Another Jesuit, Seán O Catháin, the son of a notable Gaelic enthusiast who had returned to Ireland from London and become an official of the Revenue Commissioners, was chosen to succeed Williams, but only as a lecturer – the school had been downgraded through the influence of President Michael Tierney, an old adversary of Tim Corcoran. Seán, who was an uncle of the prominent Irish businesswoman in Britain, Baroness Detta O’Catháin, was upgraded to professor in 1966.
After O’Cathain retired in the late 1970s, Paul Andrews himself was asked to lecture on curriculum and exams. He remembers motorbiking out to Belfield to face 550 Higher Diploma students in a huge lecture hall – and how his heart sank every June at the sight of 550 exam scripts. ‘In those days each paper carried the name of the candidate. Dublin is a small town, and he could identify several of the writers, including students with prominent political names like de Valera and Haughey: not a good system, ripe for change,’ he observed.
Now the chair of education was vacant again. Though Paul enjoyed the students and liked teaching, he knew he did not want to become an academic. However a group of UCD staff persuaded him to apply. It was interesting to go through the motions of seeking a job which he did not want. He motorbiked round the country showing his face to the members of the Governing Body who would have to vote on him. They put him on the final list of three.

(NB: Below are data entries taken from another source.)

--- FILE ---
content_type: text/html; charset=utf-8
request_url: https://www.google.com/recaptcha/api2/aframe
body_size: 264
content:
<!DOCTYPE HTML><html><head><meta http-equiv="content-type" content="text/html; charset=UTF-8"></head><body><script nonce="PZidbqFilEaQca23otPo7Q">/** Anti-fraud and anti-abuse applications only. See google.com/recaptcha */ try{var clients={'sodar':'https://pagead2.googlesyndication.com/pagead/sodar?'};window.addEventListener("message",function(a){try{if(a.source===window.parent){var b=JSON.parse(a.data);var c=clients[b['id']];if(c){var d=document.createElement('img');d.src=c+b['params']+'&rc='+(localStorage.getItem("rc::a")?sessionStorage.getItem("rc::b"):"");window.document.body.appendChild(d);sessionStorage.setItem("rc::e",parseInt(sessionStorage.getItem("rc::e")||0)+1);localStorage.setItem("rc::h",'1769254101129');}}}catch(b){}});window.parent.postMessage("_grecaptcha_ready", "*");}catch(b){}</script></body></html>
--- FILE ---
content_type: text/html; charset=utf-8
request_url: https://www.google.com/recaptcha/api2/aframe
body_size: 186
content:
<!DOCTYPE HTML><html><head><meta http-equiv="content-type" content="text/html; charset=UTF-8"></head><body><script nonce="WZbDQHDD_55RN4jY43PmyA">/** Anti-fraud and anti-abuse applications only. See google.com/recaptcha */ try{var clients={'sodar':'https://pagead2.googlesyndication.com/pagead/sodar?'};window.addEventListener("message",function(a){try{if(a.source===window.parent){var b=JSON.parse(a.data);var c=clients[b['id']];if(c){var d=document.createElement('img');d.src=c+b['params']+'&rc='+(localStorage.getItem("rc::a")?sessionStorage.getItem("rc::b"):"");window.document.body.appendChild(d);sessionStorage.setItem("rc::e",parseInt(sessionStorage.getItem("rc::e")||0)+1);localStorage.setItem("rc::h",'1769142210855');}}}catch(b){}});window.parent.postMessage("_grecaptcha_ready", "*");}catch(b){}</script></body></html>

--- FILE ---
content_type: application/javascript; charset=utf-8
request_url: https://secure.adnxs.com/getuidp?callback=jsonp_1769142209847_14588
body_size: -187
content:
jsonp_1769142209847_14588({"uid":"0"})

After the crucial interview by the selection board, its chairman (who turned out to be none other than T. Desmond Williams!) wrote him a delightful letter reflecting on the interview: “You were obviously well qualified for the job, but clearly you did not really want it.”
‘The days of clerical and Jesuit appointments are well behind us,’ Paul Andrews wrote. ‘If you Google “UCD School of Education” today, you will find that out of a staff of 21, two thirds are lay women, which reflects nicely their dominance in the teaching profession. There’s a happy ending for you.’
The situation is much the same in Maynooth University, where the early attempts to make Education a vital subject in the formation of priests has flowered almost one hundred years later into a dynamic department at the heart of the diverse campus's mission.